On the first day of the conference, Professor Nam-ki Hong from the Department of Endocrinology at Yonsei University Severance Hospital, as the first presenter at ‘AI Stage’ session, drew attention by announcing the clinical research results using MEDICAL IP's automatic medical image-based body composition analysis technology.
According to clinical results, DeepCatch's automatic AI body composition analysis technology can establish standard indicators of body composition for healthy people through CT big data.
Based on the results, it has been emphasized that DeepCatch can be used to predict and respond to risks, such as metabolic syndrome, sarcopenia, and osteoporosis.

Professor Hong Nam-ki said, “Changes in body composition, such as bones, muscles, and visceral fat, are factors that can determine chronic diseases related to aging.
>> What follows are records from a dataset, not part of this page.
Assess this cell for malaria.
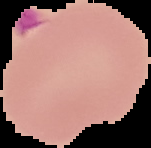
It is parasitized.

Summary:
  - Image type: segmented cell region with the area outside set to black
  - Image size: 151×148 pixels
  - Preparation: thin blood smear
CT is data that can obtain quantitative information about body composition, and DeepCatch's AI technology, which analyzes body composition and calculates numerical information from CT, is useful for discovering body composition biomarkers and determining the possibility of multiple diseases including metabolic diseases. It will play a key role.”
Based on this differentiated technology, the demand for DeepCatch from medical staff and researchers who conduct CT analysis research is continuously increasing. With this KCR 2021 as an opportunity, more joint research and discussions on technology supply are expected.